Manajemen Garuda juga berjanji memperhatikan kompetensi dari sumber dayanya. Pelaksana Harian Direktur Human Capital Garuda Indonesia Aryaperwira Adileksana menjelaskan akan mengkaji ulang kebijakan mutase dan rotasi yang dinilai merugikan karyawan. Hal ini sebagai salah satunya merupakan jawaban atas permintaan dari Ikatan Awak Kabin Garuda Indonesia (IKAGI). “Mutasi dan rotasi yang tidak memenuhi ketentuan, akan kami tinjau ulang dan sesuaikan dengan perusahaan,” jelas dia.

Global Bond

Sebagai informasi, Garuda Indonesia memiliki utang jatuh tempo global sukuk senilai US$ 500 juta pada 2020. Global sukuk tersebut sebelumnya diterbitkan perseroan pada 2015.
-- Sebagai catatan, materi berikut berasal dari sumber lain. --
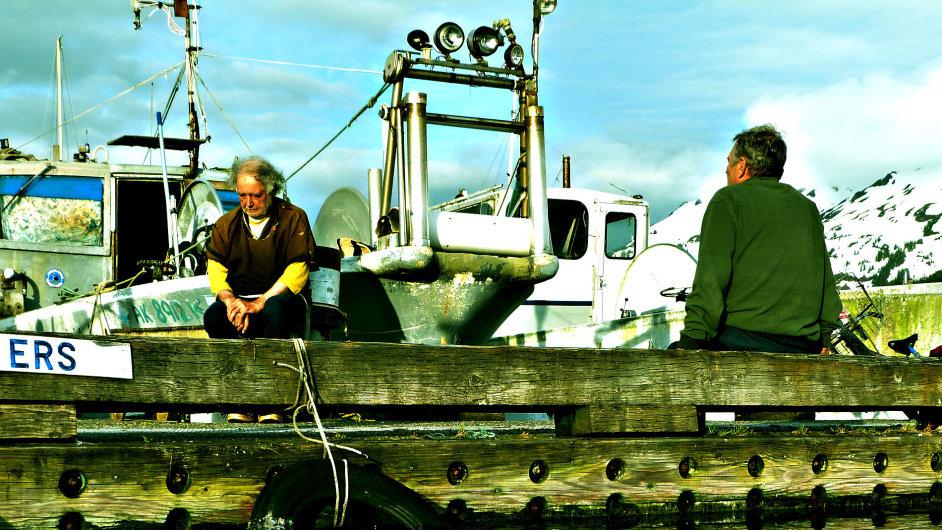 Na moře. Chytání lososů je podle Venci nejlepší povolání.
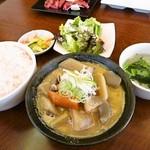 16156336 - 限定10食「もつ煮込み定食」¥500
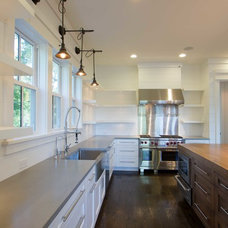 Transitional Kitchen by plantation building corp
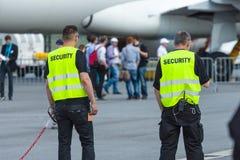 Pracownik ochrony przy lotniskiem Obrazy Royalty Free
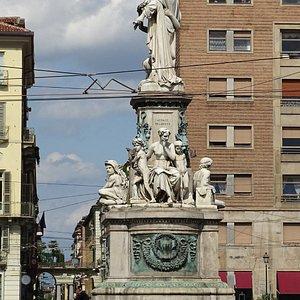 Count Cavour monument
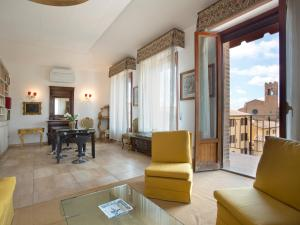 Matteotti Exclusive-3bd+2futon elegant apartment - AbcAlberghi.com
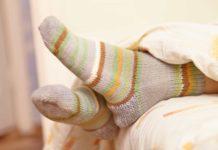 Чому варто спробувати одягнути шкарпетки перед сном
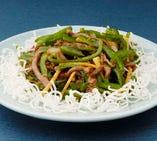 青椒炒牛肉-牛肉とピーマンの炒め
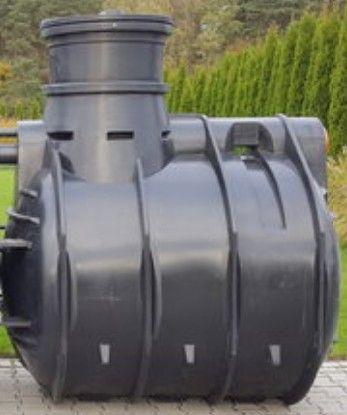 Szambo, zbiornik oczyszczalni drenażowej 2000L dla 4 osób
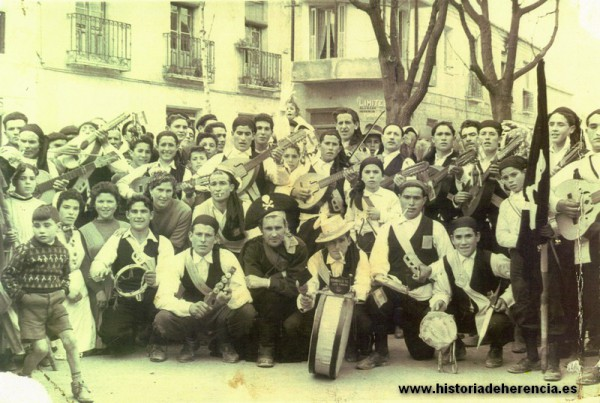 estudiantina-del-carnaval-de-herencia-1960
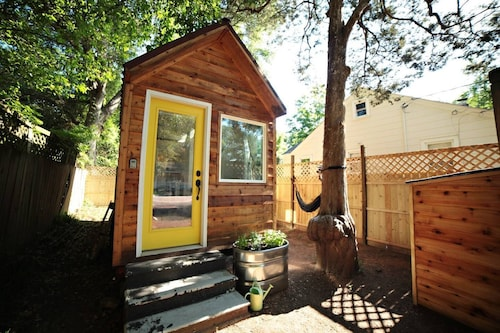 Great Place to stay Cozy Tiny House Near Downtown near Charleston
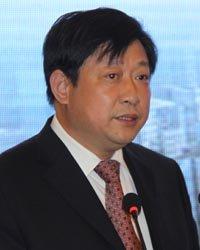张家港保税区管委会副主任徐仲高致辞
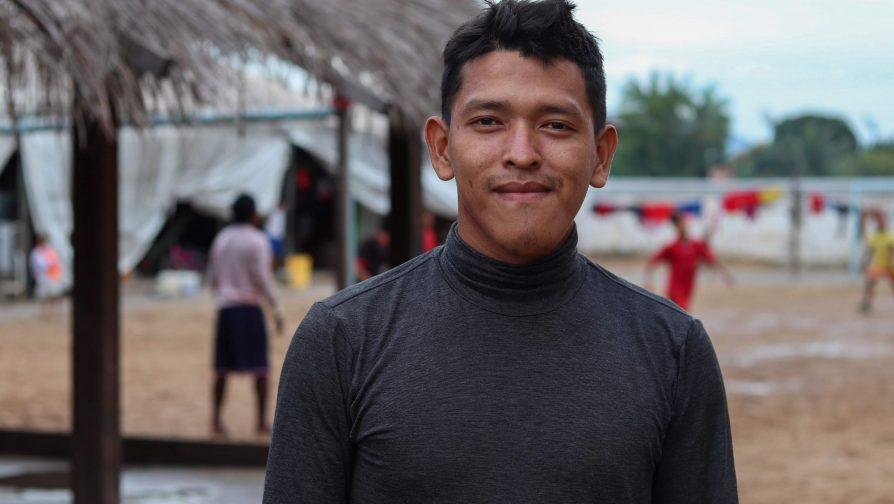 O indígena Warao, Jhon, no abrigo Pintolândia em Boa Vista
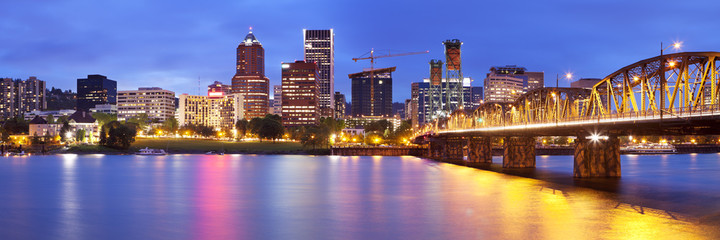 Skyline of Portland, Oregon at night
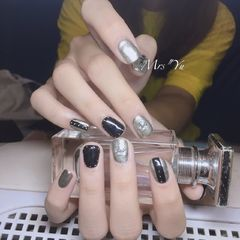 方圆形黑色银色克罗心韩式短指甲美甲图片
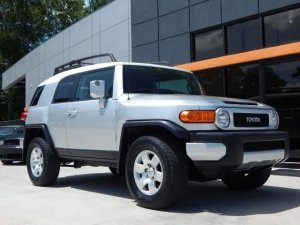 toyota fj cruiser 2008 automatic 1 9 litres lagos free classifieds in nigeria. Black Bedroom Furniture Sets. Home Design Ideas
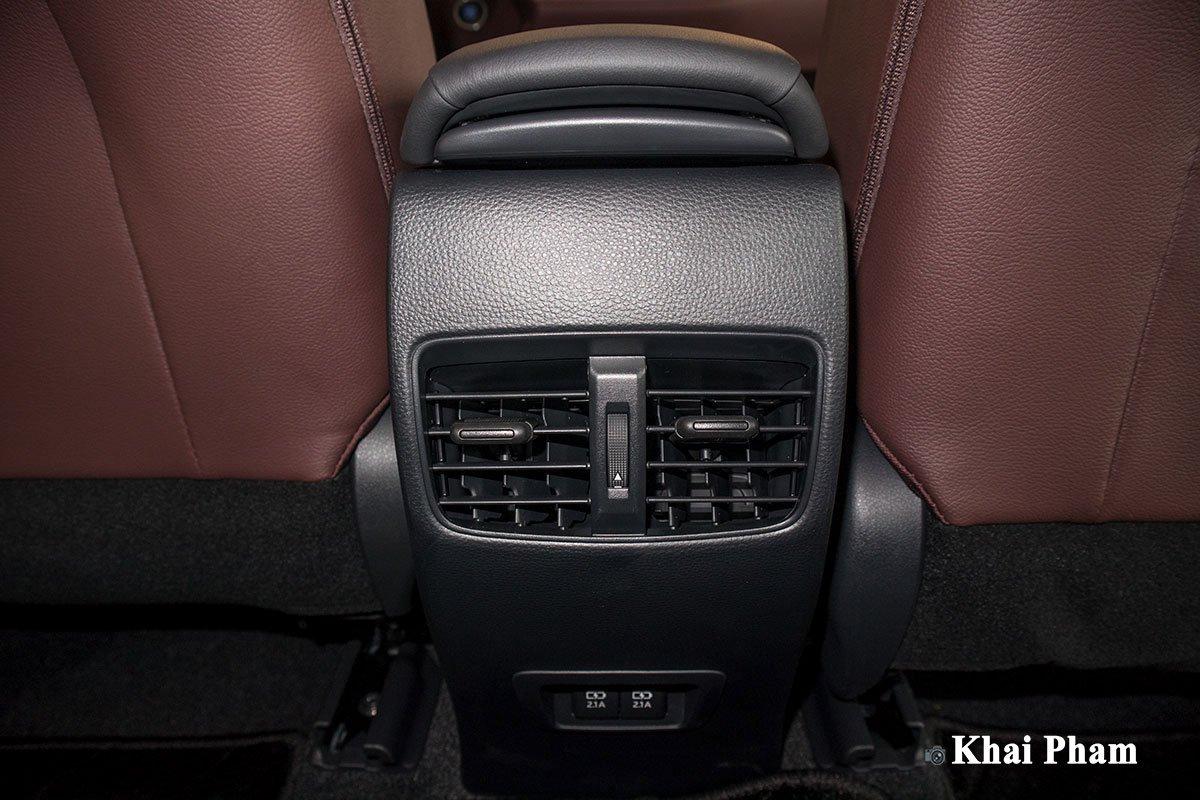 Chi tiết xe Toyota Corolla Cross 2020 vừa cập bến đại lý giá 820 triệu đồng a26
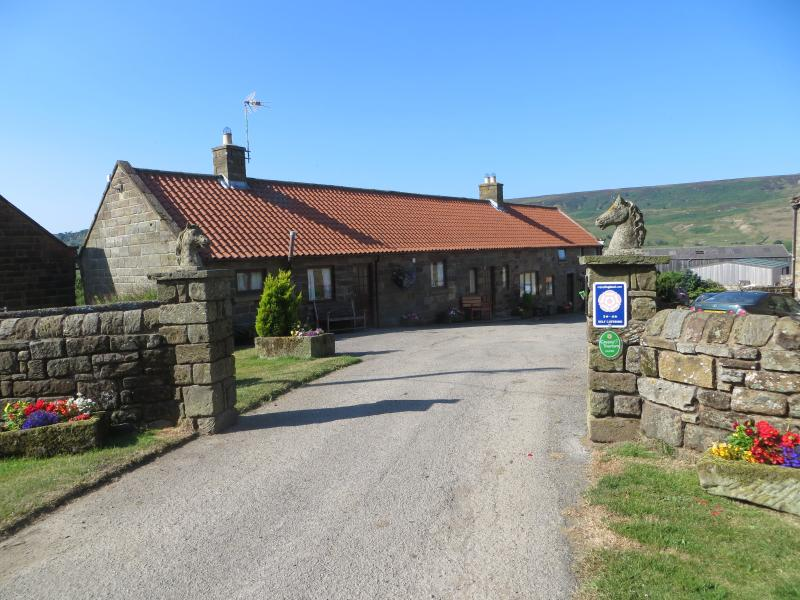 Entrance to Craven Garth Cottages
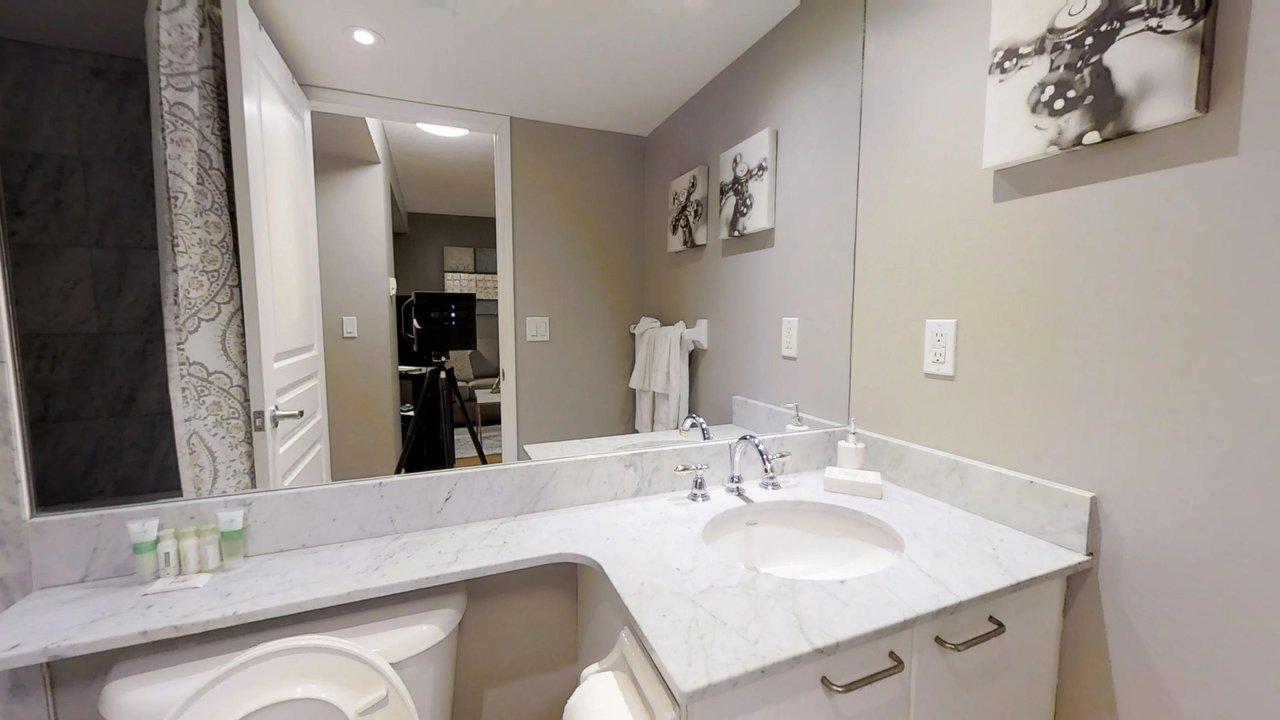 serviced apartments toronto University Plaza bathroom with art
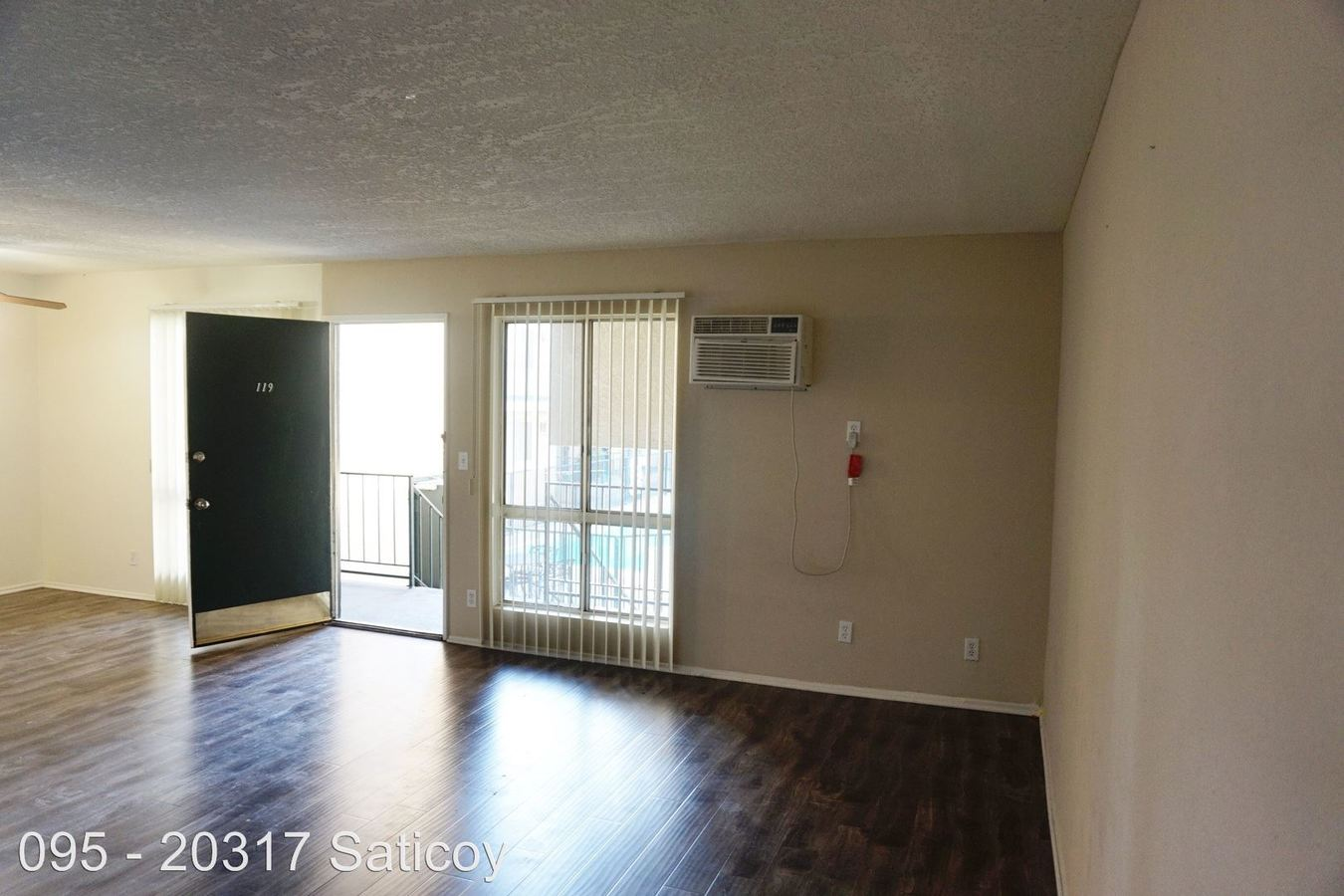 2 Bedrooms 2 Bathrooms Apartment for rent at 20317 Saticoy St. in Winnetka, CA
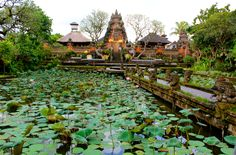 Pura Taman Kemuda Saraswati, Ubud, Bali|www.nusatrip.com/id/tiket-pesawat/ke/denpasar_DPS #nusatrip #travel #travelingideas #Holiday #bali #ubud #indonesia #pura #destination #tiketpesawat #onlinetravelagency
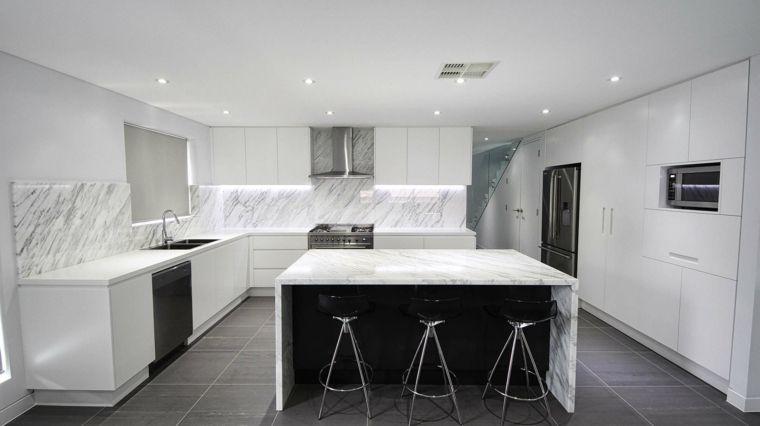 lussuosa e moderna cucina con mobili bianchi, isola, top e ...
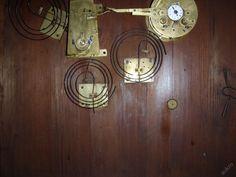 Obrazové hodiny brazové hodiny, romantika, olejomalba na plátně, rok 1850. Stroj je půlový s mechanismem trojího bití, s prováskovým závěsem. Odbíjí v půl a v celou, dále po dvanácti hodinách vždy ve 12.55 se spouští veškerý mechanismus bití. Rozměr 85 x 75 cm. Plně funkční a v pěkném stavu.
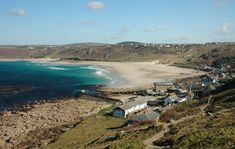 The Cornwall Guide's top 10 beaches. With so many fantastic beaches in Cornwall in is near impossible to choose the best, but we've had a go!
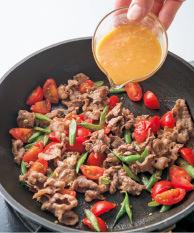 同じフライパンにサラダ油大さじ1/2を中火で熱し、いんげんを入れて2分ほど炒める。牛肉を加えてほぐしながら炒め、肉の色が変わったらトマトを加えてさっと炒める。【2】のみそを回し入れ、全体を大きく混ぜてからめ、豆腐にのせる。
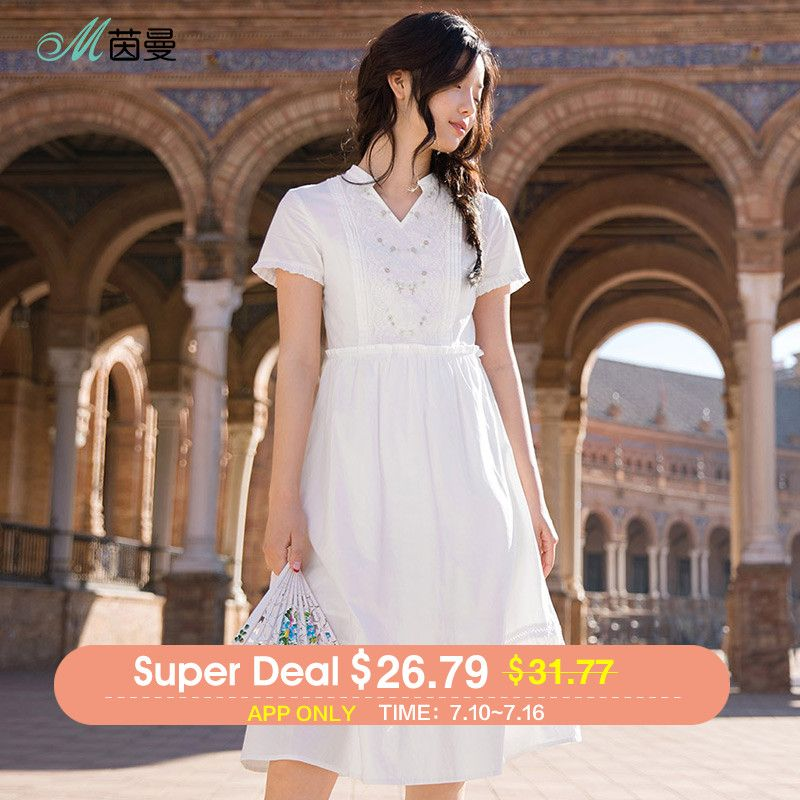 INMAN 2018 summer new dress V neckline the small fresh embroidery easy to wear short sleeves high waist dress.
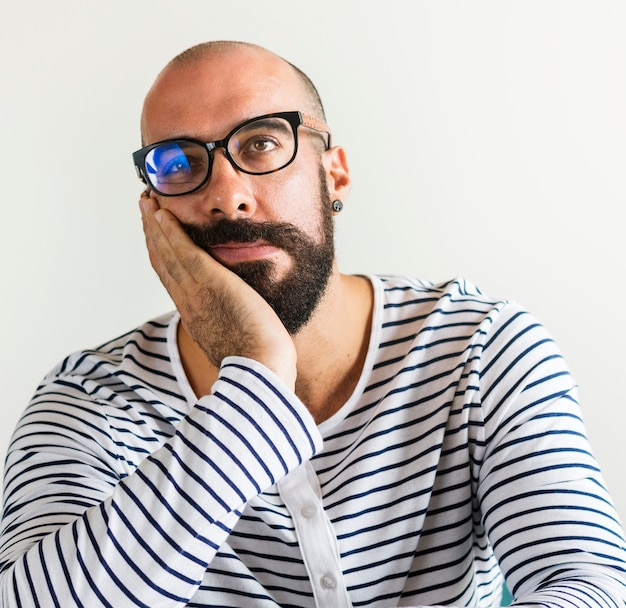 Primer plano de hombre barbudo que parece aburrido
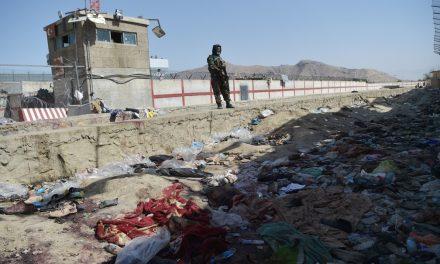 Passa de 90 o nº de mortos em atentado no aeroporto de Cabul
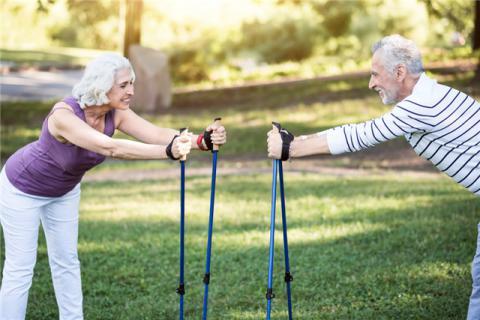 老人能不能拍打腿?老年人拍打腿有什么技巧?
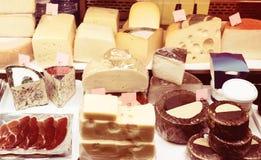 Fermer乳酪在组装和散装 图库摄影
Menurut Fuad, pihaknya mengkaji sejumlah opsi untuk pelunasan utang tersebut, salah satunya dengan kembali menerbitkan global bond pada Februari 2020. Namun, perseroan belum menetapkan besaran nilai global bond yang akan diterbitkan. “Saya belum bisa bicara lebih detail, harapannya memang kuartal  I tahun depan,” jelasnya.

Hingga kuartal III-2019, Garuda mampu meraup total laba bersih sebesar US$ 122,8 juta naik signifikan jika dibandingkan dengan periode yang sama tahun sebelumnya saat mencatatkan rugi bersih US$ 127,97 juta.

Melonjaknya laba bersih tersebut sejalan dengan kenaikan pendapatan Garuda, yang pada kuartal III 2019 mencapai US$ 3,5 miliar naik 9% dari akhir September 2018 sebesar US$ 3,2 miliar.